Thereof the time the sun is rising upward, its fowl rising, mine.  A fire set forth about his feet, devours at him burnt offerings continually before he fields the noon like whiplash; for every goat & cattle on the hill are hungry.  If in the case I would not tell you or drink blood, no tongue deceit to blot out the name of.  What us.  What is winged up, what sings about the sea line is wistful.  Have you not felt this by the sea.  I am the green olive tree forasmuch as I made brass a rotten wood, his strongest neck unflinching & mine have seen no family to speak of.  This vain delight not through my legs two screaming its way into the world, nothing descending saying kill & eat into my ears, not seeing the sun for a season, this is imposed by hands, his envy of my living after I should not have; his wrath.

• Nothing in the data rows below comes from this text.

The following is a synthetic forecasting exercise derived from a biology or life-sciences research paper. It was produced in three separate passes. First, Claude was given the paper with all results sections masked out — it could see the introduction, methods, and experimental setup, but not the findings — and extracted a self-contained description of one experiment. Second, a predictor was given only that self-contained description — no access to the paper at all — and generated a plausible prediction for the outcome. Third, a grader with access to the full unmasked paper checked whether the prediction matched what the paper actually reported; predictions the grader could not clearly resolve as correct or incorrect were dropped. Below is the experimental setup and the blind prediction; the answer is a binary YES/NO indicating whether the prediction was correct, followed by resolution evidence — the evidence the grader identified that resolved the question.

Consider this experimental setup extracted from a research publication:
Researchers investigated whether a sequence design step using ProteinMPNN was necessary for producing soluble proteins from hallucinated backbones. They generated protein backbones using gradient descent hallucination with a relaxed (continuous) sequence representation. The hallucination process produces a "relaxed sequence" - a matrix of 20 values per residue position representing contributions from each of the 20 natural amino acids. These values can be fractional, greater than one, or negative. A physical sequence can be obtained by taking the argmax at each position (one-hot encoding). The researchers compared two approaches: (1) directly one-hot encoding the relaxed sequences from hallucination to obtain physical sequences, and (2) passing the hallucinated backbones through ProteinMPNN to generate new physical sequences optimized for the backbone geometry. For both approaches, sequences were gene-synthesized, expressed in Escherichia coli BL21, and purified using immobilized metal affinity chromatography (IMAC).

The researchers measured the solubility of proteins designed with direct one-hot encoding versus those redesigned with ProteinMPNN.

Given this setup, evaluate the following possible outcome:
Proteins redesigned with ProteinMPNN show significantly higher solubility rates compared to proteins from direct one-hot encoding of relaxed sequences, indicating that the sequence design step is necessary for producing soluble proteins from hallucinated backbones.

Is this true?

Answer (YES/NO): YES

If you yourself were offended, rejoice with me neighbors & friends, I have my sheep that were lost.  If he found your skirt was too long, your very breadth appalling, you are swung back, nipped into the thought transom you should be alone.  You are okay.  The younger son must be riotous, in want, & the daughter, hmm.  If longing were your chestbone condition, velvet your ears from the hearing; Neda, I’ve not felt political urges of dissent against a government in a long while, but your condition, it affects me.  I watched your death on the street.  Belen the fourth story flight up is long down & you would hurt your limbs or lungs from the air rush.  Quiet now, the hot water is working & your state is to not be such chaos, today.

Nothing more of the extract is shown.